Mi papá nunca se resignó a su suerte. Aquellas hemorragias se podían curar con una curita en el esófago, decía. Allí en el hospital vomitando sangre, seguía afirmando que se sentía como un campeón. Siempre quiso más y por eso apuntó más alto de lo que podía volar. Construyó un mito sobre sí mismo y vivió toda su vida tratando de llenar unos guayos gigantes.

Pensar en su vida me obliga a cuestionar mi propia relación con el éxito y el fracaso. ¿Cuál es la imagen que le quiero dejar a mis hijos? ¿Qué es el éxito? Desde las dos primeras letras, la palabra “éxito” alude a algo que está afuera. Si el éxito se proyecta como un traje ostentoso como los que exponen en una vitrina, se trata de un triunfo vacío. Pero si es una imagen concreta de nosotros mismos cuando el trabajo, el talento y la dedicación se rebosan de nuestras obras hasta hacerse visibles, entonces hablamos del éxito auténtico. Esa plenitud interior tiene mucho que ver con la imagen que hemos interiorizado de nuestros padres. El éxito sobreviene cuando rompemos la cadena de frustraciones, límites y vicios que heredamos de ellos y cuando, al mismo tiempo, logramos prolongar sus virtudes, logros y momentos épicos.

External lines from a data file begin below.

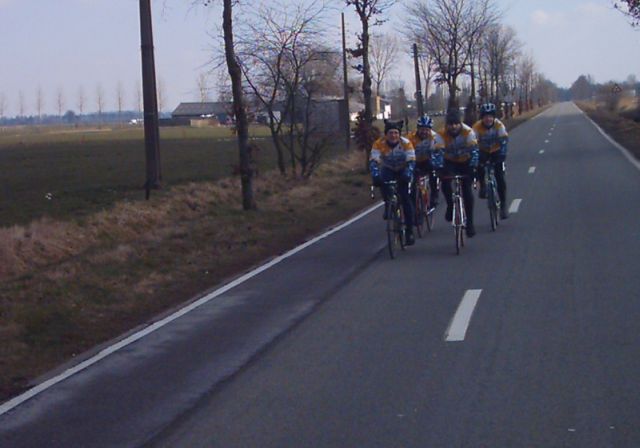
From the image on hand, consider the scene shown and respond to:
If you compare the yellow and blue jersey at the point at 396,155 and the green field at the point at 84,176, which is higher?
the yellow and blue jersey at the point at 396,155

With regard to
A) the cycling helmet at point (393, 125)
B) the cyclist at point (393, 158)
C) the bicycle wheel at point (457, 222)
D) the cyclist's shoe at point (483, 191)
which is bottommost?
the bicycle wheel at point (457, 222)

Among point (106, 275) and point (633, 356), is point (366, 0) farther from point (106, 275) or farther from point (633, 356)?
point (633, 356)

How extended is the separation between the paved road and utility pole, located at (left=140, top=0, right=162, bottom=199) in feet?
30.3

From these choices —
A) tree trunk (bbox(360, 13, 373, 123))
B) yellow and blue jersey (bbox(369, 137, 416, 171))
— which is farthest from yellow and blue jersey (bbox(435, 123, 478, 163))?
tree trunk (bbox(360, 13, 373, 123))

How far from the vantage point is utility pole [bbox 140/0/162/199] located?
21.5m

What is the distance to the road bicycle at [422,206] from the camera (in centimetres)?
1528

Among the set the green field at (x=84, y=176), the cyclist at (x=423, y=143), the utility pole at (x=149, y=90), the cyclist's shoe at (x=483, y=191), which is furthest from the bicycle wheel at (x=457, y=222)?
the utility pole at (x=149, y=90)

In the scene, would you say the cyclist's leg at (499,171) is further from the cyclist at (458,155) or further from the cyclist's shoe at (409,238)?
the cyclist's shoe at (409,238)

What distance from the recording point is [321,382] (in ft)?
24.6

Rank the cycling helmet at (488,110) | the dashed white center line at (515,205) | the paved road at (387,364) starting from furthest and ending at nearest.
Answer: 1. the dashed white center line at (515,205)
2. the cycling helmet at (488,110)
3. the paved road at (387,364)

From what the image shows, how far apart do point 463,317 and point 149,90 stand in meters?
13.7

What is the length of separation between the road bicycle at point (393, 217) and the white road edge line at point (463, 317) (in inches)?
115

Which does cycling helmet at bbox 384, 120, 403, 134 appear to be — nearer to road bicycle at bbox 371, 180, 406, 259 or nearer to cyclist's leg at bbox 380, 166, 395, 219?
cyclist's leg at bbox 380, 166, 395, 219

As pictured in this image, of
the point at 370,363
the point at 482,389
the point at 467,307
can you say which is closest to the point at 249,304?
the point at 467,307
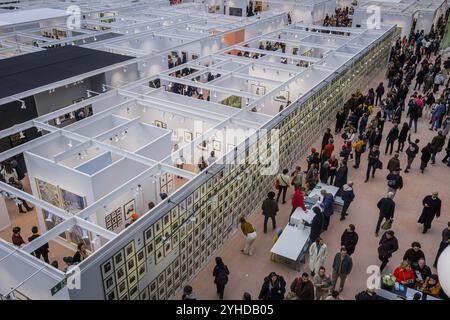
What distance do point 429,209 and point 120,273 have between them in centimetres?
661

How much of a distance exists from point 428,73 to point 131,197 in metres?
15.7

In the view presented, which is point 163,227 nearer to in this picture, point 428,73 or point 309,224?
point 309,224

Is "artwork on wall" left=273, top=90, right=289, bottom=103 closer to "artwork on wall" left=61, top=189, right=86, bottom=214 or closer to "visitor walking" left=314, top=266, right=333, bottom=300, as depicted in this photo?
"artwork on wall" left=61, top=189, right=86, bottom=214

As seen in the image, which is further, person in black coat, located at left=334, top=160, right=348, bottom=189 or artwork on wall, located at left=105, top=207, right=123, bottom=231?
person in black coat, located at left=334, top=160, right=348, bottom=189

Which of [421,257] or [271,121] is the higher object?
[271,121]

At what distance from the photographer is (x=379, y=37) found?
61.5 ft

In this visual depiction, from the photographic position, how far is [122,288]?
6168 mm

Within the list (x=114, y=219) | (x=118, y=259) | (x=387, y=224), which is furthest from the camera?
(x=387, y=224)

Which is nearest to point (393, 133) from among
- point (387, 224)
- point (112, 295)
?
point (387, 224)

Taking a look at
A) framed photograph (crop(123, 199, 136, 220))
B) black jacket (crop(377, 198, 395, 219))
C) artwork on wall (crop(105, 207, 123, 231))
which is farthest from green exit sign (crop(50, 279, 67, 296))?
black jacket (crop(377, 198, 395, 219))

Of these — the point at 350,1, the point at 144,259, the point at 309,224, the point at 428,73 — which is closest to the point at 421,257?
the point at 309,224

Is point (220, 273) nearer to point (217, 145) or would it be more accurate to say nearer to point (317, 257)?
point (317, 257)

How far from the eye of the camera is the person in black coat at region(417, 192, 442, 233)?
28.3 feet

Aquella anécdota del gol contra Millonarios me llenó de ímpetu cuando era niño y me ayudó a superarme. Fue como una clave para superar los obstáculos. Sin embargo, el recuerdo más valioso que guardo de él no es esa historia, sino una más modesta que vivió en sus últimos días y de la que ni siquiera se ufanó. Cuando yo pensaba que su vida ya estaba saldada y decidida por sus triunfos y errores, volvió a sorprenderme: me demostró que la gloria es algo más que un saldo de éxitos y fracasos, me enseñó que se puede alcanzar en el último momento de la vida, en los últimos minutos de un partido; quizá fue eso lo que siempre quiso decirme con aquella historia sobre un gol que probablemente nunca anotó.

En las treguas que le daban el alcoholismo y la cirrosis, el Canario organizó una escuela de fútbol en el barrio. Una anónima escuelita en la Urbanización La Playa, un suburbio de Barranquilla. Dividió a los muchachos en dos categorías de edades distintas y los preparó como si fueran para un Mundial. Parecía estar afinando las cuerdas de un arpa antes de un concierto. Cuando los tuvo listos, salió a desafiar a cuanta escuela de fútbol y equipo de colegio y universidad se le atravesara.

Les ganaron a la escuela de Gabriel Berdugo y a la del Toto Rubio, que son escuelas de fútbol ya consolidadas. Les ganaron a equipos de colegios, como el Biffi, el Americano y el Alemán, a las universidades San Martín y la Autónoma del Caribe, incluso a las reservas del Junior. Tuvieron una larga racha ganadora que se extendió por más de un año hasta justo antes de morir.

Esto no está registrado en ningún libro ni lo dicen las estadísticas de Guillermo Ruíz, pero está en el corazón de cada uno de esos muchachos, y en el mío, que vuelvo a ser un niño emocionado en las piernas del Canario. 


 

* Escritor colombiano. Ha publicado cinco libros de narrativa. Textos suyos han sido traducidos al inglés, portugués, italiano, alemán y bengalí.  Colabora en medios colombianos como El Malpensante, El Tiempo, Semana y El Heraldo, y en publicaciones españolas como Clarín. Es editor de la revista colombiana Actual.